Nick_J · September 5, 2021, 3:37pm

Thanks! My MacBook doesn’t have a GPU so I’m focusing on performance on 4 CPUs like the EfficientDet benchmarks - I’ll try with the recommendations around optimising though the perf would need to improve by ~10x to match. Is it realistic to expect comparable performance to those benchmarks in the notebook?

My end goal will be to run on a device like an raspberry pi 4, jetson nano or something similar (min 4 CPUs, possibly GPU will be available).

Bhack · September 5, 2021, 4:25pm

Try with XNNPACK delegate.

Bhack · September 5, 2021, 10:28pm

You can also plan to use a Coral device/accelerator. See the benchmarks at:

Nick_J · September 6, 2021, 6:06am

Yeah I’ll check that out - I was considering getting the coral dev board mini.

I didn’t realise the pixel 4 had an edge TPU which makes sense now as the benchmarks on the coral website match up with the notebook.

Might be worth adding that to the table footnote as to me (in my naivety) it seemed to imply that latency was achievable on CPU only. Thanks for all the help!!

Bhack · September 6, 2021, 7:44am

If you still need a Raspberry you can check also something like:

Might be worth adding that to the table footnote as to me (in my naivety) it seemed to imply that latency was achievable on CPU only.

I think that It is achievable on CPU as you can see in details from the benchmark section in:

https://tfhub.dev/tensorflow/lite-model/efficientdet/lite0/detection/metadata/1

I think that you problem on your MacOS is that the X86 experience Is generally optimized for the standard TF runtime but you can still try to achieve performance using TFlite with XNNPACK, if what your need for your model is already covered by what we have in the XNNPACK delegate, as it has ops fusion and SSE/AVX X86 kernels.

Nick_J · September 6, 2021, 9:01am

Thanks for those links.
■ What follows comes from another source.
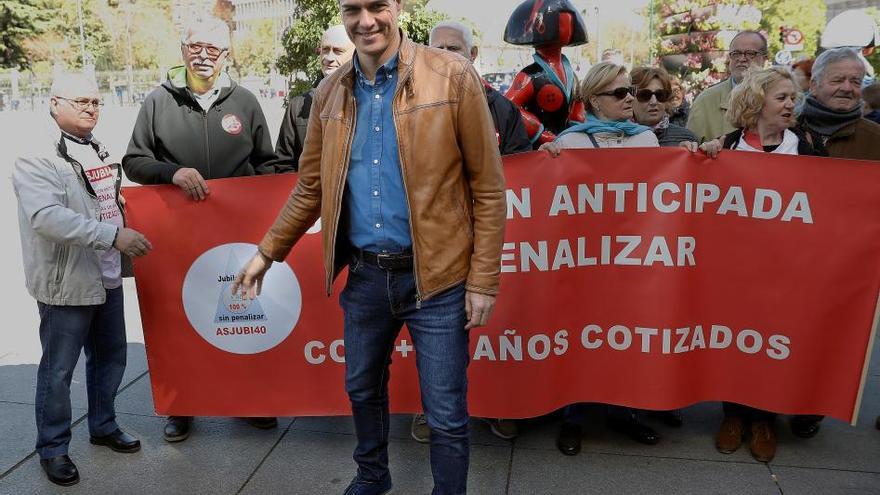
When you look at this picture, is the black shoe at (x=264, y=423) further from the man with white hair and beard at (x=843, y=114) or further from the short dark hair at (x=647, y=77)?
the man with white hair and beard at (x=843, y=114)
I couldn’t figure out how to pass xnnpack in the list of delegates in Python but I’ve rebuilt TF with tflite_with_xnnpack=true. With float16 quantization I’m able to get comparable performance. Int8 quantization didn’t yield any performance increase in my basic test. Though accuracy did seem to suffer but that is likely due to the fact they were trained on super small training set. I think I’ve got enough to go on now though - thank you for your help!

Bhack · September 6, 2021, 9:17am

Yes, this Is the recommended way for Desktop

See the current limits and required flags in support for quantized tflite models · Issue #999 · google/XNNPACK · GitHub

You can comment there for additional technical questions related to int8 support.